Records:
* start *

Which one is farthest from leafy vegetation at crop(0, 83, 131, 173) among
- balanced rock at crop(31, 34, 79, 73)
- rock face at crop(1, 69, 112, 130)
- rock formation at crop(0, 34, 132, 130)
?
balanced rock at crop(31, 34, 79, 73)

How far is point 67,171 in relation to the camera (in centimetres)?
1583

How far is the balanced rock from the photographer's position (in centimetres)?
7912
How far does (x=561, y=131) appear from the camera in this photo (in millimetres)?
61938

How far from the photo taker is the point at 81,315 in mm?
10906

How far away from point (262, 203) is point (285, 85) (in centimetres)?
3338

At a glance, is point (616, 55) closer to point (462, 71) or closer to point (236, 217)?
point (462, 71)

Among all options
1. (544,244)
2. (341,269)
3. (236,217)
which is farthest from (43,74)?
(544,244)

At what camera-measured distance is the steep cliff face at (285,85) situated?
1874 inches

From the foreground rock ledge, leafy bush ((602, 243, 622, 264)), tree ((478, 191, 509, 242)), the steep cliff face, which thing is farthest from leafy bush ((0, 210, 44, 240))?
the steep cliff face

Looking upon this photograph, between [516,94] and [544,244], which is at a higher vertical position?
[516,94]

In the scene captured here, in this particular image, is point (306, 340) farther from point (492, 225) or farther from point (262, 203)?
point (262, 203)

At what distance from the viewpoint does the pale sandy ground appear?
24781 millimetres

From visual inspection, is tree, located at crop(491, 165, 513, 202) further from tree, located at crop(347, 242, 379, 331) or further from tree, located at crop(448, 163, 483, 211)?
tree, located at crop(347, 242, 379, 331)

* end *

What the task requires:
Turn the entries above into a numbered list, one line per item, leaving out blank lines.

Exercise solution:
1. Which one is farthest from leafy vegetation at crop(0, 83, 131, 173) among
2. - balanced rock at crop(31, 34, 79, 73)
3. - rock face at crop(1, 69, 112, 130)
4. - rock formation at crop(0, 34, 132, 130)
5. ?
6. balanced rock at crop(31, 34, 79, 73)
7. How far is point 67,171 in relation to the camera (in centimetres)?
8. 1583
9. How far is the balanced rock from the photographer's position (in centimetres)?
10. 7912
11. How far does (x=561, y=131) appear from the camera in this photo (in millimetres)?
12. 61938
13. How far from the photo taker is the point at 81,315 in mm?
14. 10906
15. How far away from point (262, 203) is point (285, 85) (in centimetres)?
16. 3338
17. At a glance, is point (616, 55) closer to point (462, 71) or closer to point (236, 217)?
18. point (462, 71)
19. Among all options
20. 1. (544,244)
21. 2. (341,269)
22. 3. (236,217)
23. which is farthest from (43,74)?
24. (544,244)
25. At what camera-measured distance is the steep cliff face at (285,85) situated?
26. 1874 inches
27. From the foreground rock ledge, leafy bush ((602, 243, 622, 264)), tree ((478, 191, 509, 242)), the steep cliff face, which thing is farthest from leafy bush ((0, 210, 44, 240))?
28. the steep cliff face
29. Looking upon this photograph, between [516,94] and [544,244], which is at a higher vertical position?
30. [516,94]
31. In the scene captured here, in this particular image, is point (306, 340) farther from point (492, 225) or farther from point (262, 203)?
32. point (262, 203)
33. At what distance from the viewpoint does the pale sandy ground appear?
34. 24781 millimetres
35. From visual inspection, is tree, located at crop(491, 165, 513, 202) further from tree, located at crop(347, 242, 379, 331) or further from tree, located at crop(448, 163, 483, 211)?
36. tree, located at crop(347, 242, 379, 331)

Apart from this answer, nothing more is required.